** WHAT YOU NEED TO DO **
1) In the text about predicting aircraft fuel consumption and range, what R² score did the CNN achieve for range prediction?
2) Carry on the text about predicting aircraft fuel consumption and range from where it stops.

** TEXT EXCERPT **
****************************************
Adding to the frustration was the fact that I was learning as I went. Every failure forced me to dive deeper into understanding the relationships between parameters, the nuances of aerospace metrics, and the quirks of deep learning algorithms. Analytics became my lifeline, I used heatmaps, scatter plots, and correlation matrices to make sense of the chaos. Slowly, patterns began to emerge, but the road to meaningful insights was long and grueling.
Despite the challenges, progress began to take shape. For predicting Specific Fuel Consumption (SFC) during cruise, I focused on parameters like Bypass Ratio (BPR), fan diameter, number of spools, and engine mass. These parameters were identified as critical through correlation analysis and real-world considerations. I developed multiple models, including Convolutional Neural Networks (CNNs), Random Forests, Support Vector Machines (SVMs), and Ensemble Learning techniques. Each model was trained and tested rigorously, with the Random Forest & CNNs emerging as the best performers.
Confidence Distribution for SFC Models.
CNN Results for SFC Prediction.
In parallel, I worked on range prediction, using parameters such as maximum payload, usable fuel, and aspect ratio. Principal Component Analysis (PCA) and correlation heatmaps helped identify the most influential variables, reducing noise and improving model accuracy. Both CNNs and Random Forests were trained for this task, with the CNN achieving an impressive R² score of 0.933, closely followed by the Random Forest at 0.904.
CNN Training Results for Breguet Range Prediction.
PCA Results Highlighting Key Parameters for Breguet Range.
Correlation Heatmap for Key Parameters Influencing Breguet Range.
While developing predictive models was a significant achievement, what made my thesis unique was the focus on explainable AI. It wasn’t enough to merely generate accurate predictions; we wanted to understand the “why” behind those predictions. Which parameters had the most influence? How did they affect the results? And, most importantly, did the model's behavior align with the real-world relationships we observed through analytics?
To achieve this, we combined the predictive power of our models with comprehensive analytics, such as Principal Component Analysis (PCA) and correlation matrices. This dual approach allowed us to evaluate not only the accuracy of our predictions but also their interpretability. These methods ensured that our models not only performed well but also provided insights into the parameters that were most impactful in shaping the outcomes.
Below are examples of parameter importance visualizations, showcasing how different parameters influenced model predictions. These images demonstrate the coherence between our analytics and the model's predictive behaviors. More detailed explanations and results are provided in the thesis document for those who wish to dive deeper.
Feature Importance for Specific Fuel Consumption Prediction.
Feature Importance Waterfall for Breguet Range Prediction.
These visualizations highlight the interpretability of our models, offering insights into which parameters were most influential.
Exploring Uncharted Territories to Meet an Ambitious Goal
When my professor challenged me to go beyond conventional predictions, where input parameters yield fixed outputs, I was caught off guard. It wasn’t just an ambitious request; it was a significant shift in expectations after most of the groundwork had already been laid. Though initially overwhelmed, I saw an opportunity to explore uncharted territories and push the boundaries of what I could achieve.
****************************************
** DATA EXCERPTS **

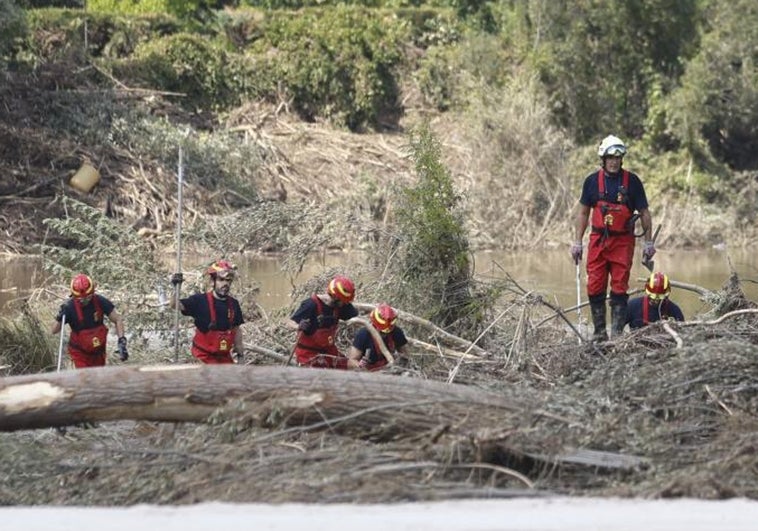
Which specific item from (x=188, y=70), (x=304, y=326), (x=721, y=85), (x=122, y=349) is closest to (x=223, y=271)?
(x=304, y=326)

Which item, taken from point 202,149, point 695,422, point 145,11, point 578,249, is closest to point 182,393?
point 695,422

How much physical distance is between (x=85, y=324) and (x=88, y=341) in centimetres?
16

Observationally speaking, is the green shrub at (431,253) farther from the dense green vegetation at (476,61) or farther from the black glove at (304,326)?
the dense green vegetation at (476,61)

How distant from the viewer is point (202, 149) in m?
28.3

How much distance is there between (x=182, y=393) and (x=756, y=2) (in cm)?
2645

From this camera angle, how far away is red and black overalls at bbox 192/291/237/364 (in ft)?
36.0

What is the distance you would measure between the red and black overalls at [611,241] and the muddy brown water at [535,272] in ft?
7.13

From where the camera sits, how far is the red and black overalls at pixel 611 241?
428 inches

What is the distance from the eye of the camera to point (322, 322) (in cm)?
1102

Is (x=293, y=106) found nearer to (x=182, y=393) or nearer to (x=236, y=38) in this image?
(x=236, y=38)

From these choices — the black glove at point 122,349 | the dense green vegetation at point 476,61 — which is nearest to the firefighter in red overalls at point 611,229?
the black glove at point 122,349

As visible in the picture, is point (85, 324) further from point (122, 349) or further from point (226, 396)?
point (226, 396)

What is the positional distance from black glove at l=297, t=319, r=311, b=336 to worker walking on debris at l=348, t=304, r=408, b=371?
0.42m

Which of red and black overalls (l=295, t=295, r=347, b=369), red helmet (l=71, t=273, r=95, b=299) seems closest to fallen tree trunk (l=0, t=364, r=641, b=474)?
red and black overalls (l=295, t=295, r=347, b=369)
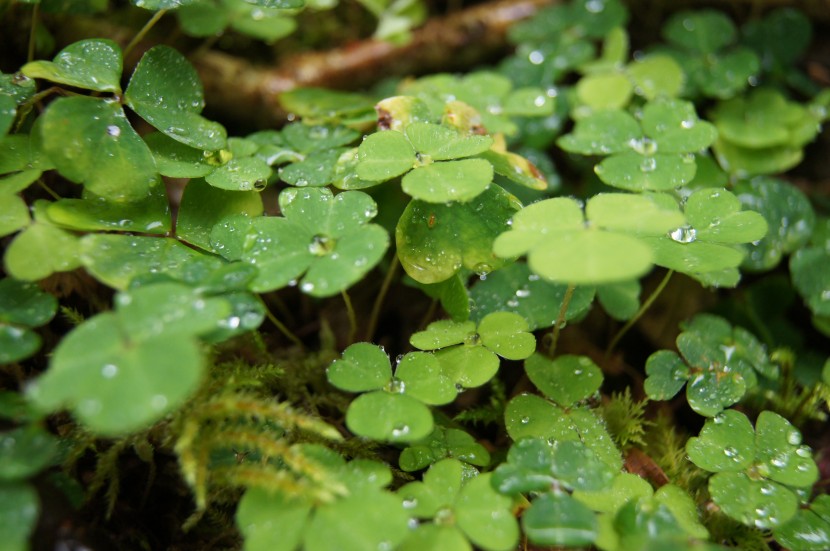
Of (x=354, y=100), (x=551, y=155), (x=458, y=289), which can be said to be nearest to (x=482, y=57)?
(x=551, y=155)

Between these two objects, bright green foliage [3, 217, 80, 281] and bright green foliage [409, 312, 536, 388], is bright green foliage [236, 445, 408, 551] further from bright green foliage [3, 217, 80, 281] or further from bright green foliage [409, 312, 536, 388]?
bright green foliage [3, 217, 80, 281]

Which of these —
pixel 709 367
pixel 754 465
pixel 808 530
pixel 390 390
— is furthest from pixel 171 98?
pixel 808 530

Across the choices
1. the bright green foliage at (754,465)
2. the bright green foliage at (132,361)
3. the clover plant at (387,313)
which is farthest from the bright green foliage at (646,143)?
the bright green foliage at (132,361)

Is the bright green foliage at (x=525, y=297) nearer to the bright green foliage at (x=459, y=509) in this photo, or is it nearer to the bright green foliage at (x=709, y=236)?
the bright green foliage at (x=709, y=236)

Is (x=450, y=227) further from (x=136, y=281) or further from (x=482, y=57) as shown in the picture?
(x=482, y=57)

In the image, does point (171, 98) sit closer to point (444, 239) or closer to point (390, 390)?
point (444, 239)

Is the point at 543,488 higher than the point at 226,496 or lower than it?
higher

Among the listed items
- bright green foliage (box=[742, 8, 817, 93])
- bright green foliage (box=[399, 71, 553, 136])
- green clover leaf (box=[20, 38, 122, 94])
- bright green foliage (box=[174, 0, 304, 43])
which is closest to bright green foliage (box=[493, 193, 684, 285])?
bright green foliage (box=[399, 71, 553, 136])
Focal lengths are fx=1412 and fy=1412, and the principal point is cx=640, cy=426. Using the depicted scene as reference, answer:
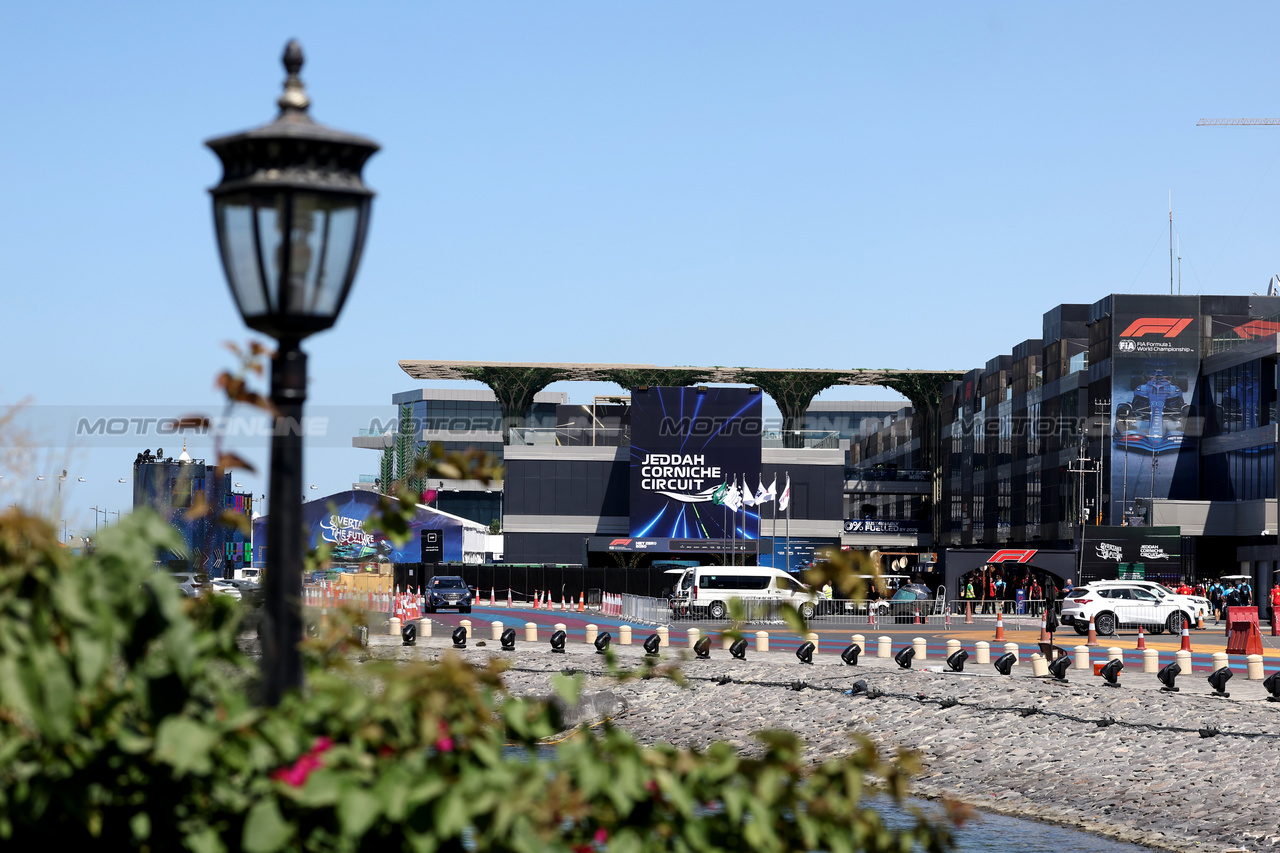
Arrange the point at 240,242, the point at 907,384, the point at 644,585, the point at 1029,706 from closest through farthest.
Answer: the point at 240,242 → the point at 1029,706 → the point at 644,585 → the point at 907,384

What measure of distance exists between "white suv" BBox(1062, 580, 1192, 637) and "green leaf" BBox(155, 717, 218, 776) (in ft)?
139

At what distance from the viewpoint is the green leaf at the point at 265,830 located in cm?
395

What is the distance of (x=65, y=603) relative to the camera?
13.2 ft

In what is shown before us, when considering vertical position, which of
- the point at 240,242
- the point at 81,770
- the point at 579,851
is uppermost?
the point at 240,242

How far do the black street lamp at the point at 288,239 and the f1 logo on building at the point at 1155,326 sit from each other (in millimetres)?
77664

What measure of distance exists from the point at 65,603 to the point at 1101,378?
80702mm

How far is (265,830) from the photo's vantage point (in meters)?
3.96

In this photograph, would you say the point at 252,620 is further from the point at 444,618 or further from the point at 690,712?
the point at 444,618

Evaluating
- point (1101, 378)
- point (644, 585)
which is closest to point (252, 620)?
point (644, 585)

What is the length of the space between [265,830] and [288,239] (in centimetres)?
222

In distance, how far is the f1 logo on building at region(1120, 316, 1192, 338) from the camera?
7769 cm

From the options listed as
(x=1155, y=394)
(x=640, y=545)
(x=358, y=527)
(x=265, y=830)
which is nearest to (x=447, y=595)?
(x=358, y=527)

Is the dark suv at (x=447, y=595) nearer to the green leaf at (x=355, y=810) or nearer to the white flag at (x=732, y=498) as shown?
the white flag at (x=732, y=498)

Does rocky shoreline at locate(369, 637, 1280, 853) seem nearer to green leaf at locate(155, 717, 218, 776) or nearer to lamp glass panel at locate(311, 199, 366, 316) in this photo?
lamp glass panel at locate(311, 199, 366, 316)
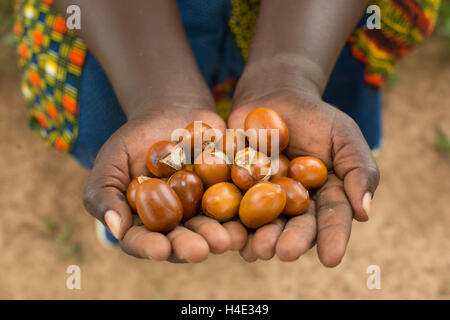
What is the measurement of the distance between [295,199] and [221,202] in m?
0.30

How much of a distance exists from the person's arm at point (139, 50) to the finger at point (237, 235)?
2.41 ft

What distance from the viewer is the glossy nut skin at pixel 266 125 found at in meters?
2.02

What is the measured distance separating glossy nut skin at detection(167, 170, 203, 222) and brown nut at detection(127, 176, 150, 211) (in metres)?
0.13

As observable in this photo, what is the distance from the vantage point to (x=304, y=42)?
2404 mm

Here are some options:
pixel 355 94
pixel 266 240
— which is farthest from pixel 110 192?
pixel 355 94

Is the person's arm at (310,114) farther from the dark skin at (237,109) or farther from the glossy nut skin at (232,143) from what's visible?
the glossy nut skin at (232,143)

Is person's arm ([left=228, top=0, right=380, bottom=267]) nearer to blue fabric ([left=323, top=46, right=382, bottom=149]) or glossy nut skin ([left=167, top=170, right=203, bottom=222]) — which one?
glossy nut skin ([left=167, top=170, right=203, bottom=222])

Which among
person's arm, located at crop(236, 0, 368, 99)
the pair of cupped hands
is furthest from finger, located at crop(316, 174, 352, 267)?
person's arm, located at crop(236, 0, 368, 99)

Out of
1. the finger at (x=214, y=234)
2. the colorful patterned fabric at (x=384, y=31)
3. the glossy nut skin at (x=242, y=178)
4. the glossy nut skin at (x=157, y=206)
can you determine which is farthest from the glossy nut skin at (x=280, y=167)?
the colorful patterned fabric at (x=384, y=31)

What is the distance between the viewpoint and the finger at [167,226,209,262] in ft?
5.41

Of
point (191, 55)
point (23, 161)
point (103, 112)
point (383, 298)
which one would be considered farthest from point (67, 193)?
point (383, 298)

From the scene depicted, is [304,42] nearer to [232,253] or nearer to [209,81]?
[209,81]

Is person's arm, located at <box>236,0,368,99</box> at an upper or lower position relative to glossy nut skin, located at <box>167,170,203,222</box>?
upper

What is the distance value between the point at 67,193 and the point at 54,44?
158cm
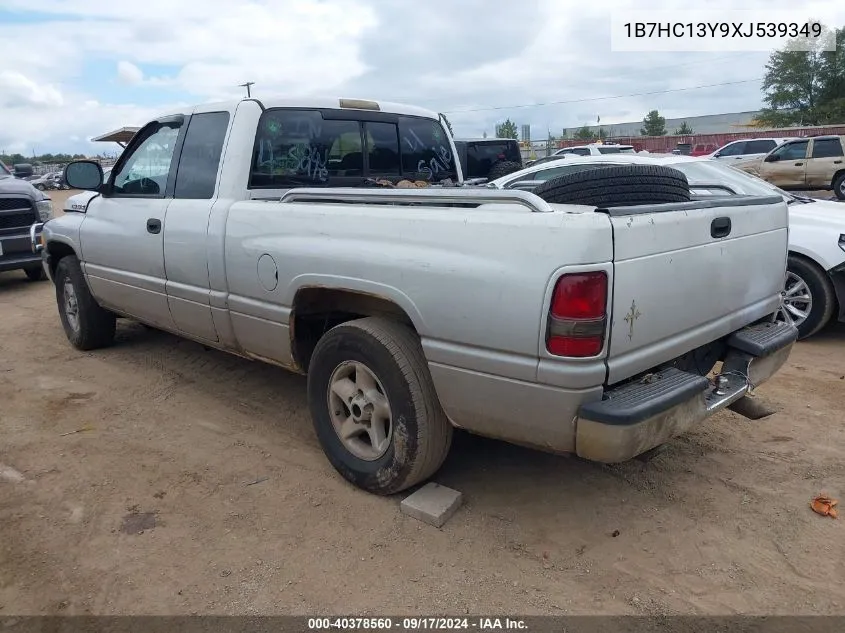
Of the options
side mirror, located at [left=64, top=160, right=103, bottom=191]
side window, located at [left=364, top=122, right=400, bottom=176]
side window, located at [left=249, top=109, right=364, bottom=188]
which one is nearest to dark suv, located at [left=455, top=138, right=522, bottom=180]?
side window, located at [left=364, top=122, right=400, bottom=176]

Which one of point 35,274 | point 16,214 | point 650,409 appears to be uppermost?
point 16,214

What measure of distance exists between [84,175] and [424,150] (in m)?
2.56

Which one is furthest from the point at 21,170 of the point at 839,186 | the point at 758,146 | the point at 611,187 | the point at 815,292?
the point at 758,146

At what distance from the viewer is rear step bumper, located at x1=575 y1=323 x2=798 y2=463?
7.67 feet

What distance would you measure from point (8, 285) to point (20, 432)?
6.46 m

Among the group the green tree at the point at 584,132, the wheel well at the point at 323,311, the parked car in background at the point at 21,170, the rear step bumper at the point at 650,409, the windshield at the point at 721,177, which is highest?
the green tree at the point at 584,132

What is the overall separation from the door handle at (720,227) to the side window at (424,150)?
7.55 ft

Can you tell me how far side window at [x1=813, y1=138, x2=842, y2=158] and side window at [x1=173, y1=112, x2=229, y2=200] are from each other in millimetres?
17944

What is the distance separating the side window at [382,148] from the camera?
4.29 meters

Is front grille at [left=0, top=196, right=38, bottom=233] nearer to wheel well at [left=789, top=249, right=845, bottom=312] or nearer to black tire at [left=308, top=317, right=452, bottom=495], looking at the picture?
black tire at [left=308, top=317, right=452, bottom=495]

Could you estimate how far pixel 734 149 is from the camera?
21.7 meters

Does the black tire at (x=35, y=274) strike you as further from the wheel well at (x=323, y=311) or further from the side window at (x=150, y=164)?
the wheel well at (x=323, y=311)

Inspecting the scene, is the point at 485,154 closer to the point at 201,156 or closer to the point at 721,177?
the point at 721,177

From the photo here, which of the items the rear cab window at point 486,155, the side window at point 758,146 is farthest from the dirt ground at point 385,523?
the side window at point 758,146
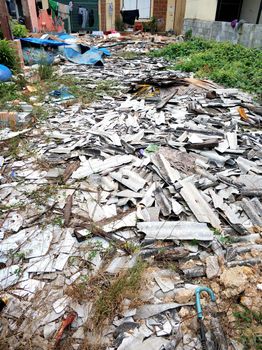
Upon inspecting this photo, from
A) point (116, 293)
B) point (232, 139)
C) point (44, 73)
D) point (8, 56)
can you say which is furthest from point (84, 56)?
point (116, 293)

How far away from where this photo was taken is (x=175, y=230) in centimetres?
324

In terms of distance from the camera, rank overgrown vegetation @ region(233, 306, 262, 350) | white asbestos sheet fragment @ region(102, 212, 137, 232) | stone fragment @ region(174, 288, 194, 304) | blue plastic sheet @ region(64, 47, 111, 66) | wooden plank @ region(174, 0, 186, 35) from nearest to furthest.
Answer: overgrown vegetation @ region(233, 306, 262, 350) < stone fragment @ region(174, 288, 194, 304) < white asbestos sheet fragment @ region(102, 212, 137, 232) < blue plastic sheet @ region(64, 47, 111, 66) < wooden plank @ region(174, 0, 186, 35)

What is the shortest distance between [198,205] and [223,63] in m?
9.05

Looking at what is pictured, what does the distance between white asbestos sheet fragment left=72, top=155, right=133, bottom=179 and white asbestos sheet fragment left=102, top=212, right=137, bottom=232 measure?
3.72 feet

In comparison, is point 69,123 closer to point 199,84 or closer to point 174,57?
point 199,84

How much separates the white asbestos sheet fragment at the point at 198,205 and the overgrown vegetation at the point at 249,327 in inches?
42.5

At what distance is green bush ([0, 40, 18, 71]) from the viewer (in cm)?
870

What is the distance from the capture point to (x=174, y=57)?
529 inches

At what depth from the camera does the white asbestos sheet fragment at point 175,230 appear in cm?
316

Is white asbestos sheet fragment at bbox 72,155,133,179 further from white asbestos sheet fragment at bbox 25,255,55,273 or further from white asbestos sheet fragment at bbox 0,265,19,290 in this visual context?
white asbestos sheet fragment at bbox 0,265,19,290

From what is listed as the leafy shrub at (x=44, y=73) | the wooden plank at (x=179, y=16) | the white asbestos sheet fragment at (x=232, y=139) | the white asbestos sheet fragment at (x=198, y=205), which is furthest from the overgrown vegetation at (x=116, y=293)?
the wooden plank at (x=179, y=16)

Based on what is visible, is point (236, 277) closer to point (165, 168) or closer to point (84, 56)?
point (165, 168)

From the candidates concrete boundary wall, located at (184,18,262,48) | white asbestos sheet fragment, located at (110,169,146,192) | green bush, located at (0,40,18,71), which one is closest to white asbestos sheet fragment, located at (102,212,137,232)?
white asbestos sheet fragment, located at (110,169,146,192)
****************************************
** ANSWERS PER TASK **
1) 0.933

2)
Determined to find a solution, I started delving deep into the possibilities. That’s when I stumbled upon Generative AI (GenAI). My initial understanding of GenAI was limited to its applications in creating images or art. However, as I read more, I discovered its growing potential in handling tabular data. Generative Adversarial Networks (GANs), especially Conditional Tabular GANs (CTGAN), were gaining traction in fields like healthcare and finance. Aerospace, however, was still largely unexplored.
This was the moment I decided to take a leap of faith. If GANs could generate high-quality synthetic data in other domains, why not use them to address the challenges in aircraft design? The idea was to harness CTGAN’s ability to handle tabular data and create a model capable of bidirectional predictions and data augmentation which will be something truly transformative for our thesis.
Venturing into GenAI wasn’t easy. The theoretical underpinnings of GANs were complex, and adapting them for tabular data required a steep learning curve. The first hurdle was understanding how CTGAN works, a model that trains a generator to produce synthetic data while a discriminator ensures its quality. The second was addressing the challenges posed by our limited dataset. Unlike image datasets with millions of samples, our dataset was small and fragmented, making the task of training a reliable model even more daunting.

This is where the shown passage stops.